Spain’s auction of 10-year bonds, which was an important test for the mood on the markets, went quite smoothly on Thursday. Although revenues did go up slightly, the demand still exceeded the required volume of EUR 2.5 billion. So put your wallets back in your pockets, no bailout for Spain is needed yet. Mr. Euro – Jean Claude Juncker keeps convincing the world that it won’t happen: „I would like to invite financial markets to behave in a rational way. I don’t think Spain will need any kind of external support.“ he said. He is probably lying again.
http://www.youtube.com/watch?v=fxrd_jZJxkg
Spanish deposits guarantee fund doesn’t have enough resources and Spanish government doesn’t want to contribute any money as it keeps fighting the budget deficit. Authorities came to rescue with a creative solution. The banks themselves are going to lend the fund EUR 24 billion, with their individual contributions according to their market share. So the banks are lending the guarantee fund money for bailing out themselves. It is a beautiful illustration of the financial alchemy and magic realism, which the rescue mechanisms in the European crisis are based on.
Remember the European officials talking about the need for having an „independent“ European rating agency, which would pose a competition for the American Big Three? Roland Berger consultancy, responsible for setting up such agency, has problems with lack of investors’ interest to provide the resources for the project (EUR 300 billion). It seems that fulfilment of the European officials‘ dream has to be put off.
American banks, which were allegedly „too big to fail“, are even bigger today than before the crisis, also thanks to the aid financed by the taxpayers.
Recently mentioned Argentina, which is using monetary policy for fiscal aims and fights against inflation by putting economists in jail, announced that it will nationalize oil and gas company YPF, privatized by Spanish company Repsol in the year 1999. The European Commission has refused to take any retaliatory actions against Argentina so far.

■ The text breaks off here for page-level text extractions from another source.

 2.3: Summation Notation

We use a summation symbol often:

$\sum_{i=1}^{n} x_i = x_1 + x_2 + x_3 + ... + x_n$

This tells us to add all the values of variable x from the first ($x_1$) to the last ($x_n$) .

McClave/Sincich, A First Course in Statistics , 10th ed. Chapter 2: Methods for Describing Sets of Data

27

Every time when presidential elections are coming, Nicolas Sarkozy pulls out his favourite topic – a redefinition of ECB tasks and use of euro’s depreciation as a way to boost economic growth. He promised to take such a step before the elections in May 2007 and he promises using ECB for supporting the growth also today. He wants to re-define tasks of the central banks in the Maastricht Treaty. „If the central bank doesn’t support the growth, there won’t be enough of it.“ This way he violated the agreement with German Chancellor Angela Merkel in which it was agreed that the role of ECB won’t be a subject of his presidential campaign. The campaign is already very tough, Sarko almost appeared in it with alost his watch which cost EUR 55 000.
http://www.youtube.com/watch?feature=player_embedded&v=yJ1AXNpYnc8
The employees of the European Central Bank demand their pensions to be linked to inflation. Do they want to secure themselves against their own failure or they just don’t believe in ability to fulfil their role – to ensure price stabilization in the EU?
Italy postpones its plan to balance the budget from the year 2013 to the year 2014. Italian art museum started burning paintings in protest against the budget cuts. First one was already burnt, and they plan to burn next three paintings following week. Wouldn’t it be better to sell these paintings? I don’t want to even imagine what will happen when the Italian drama starts protesting.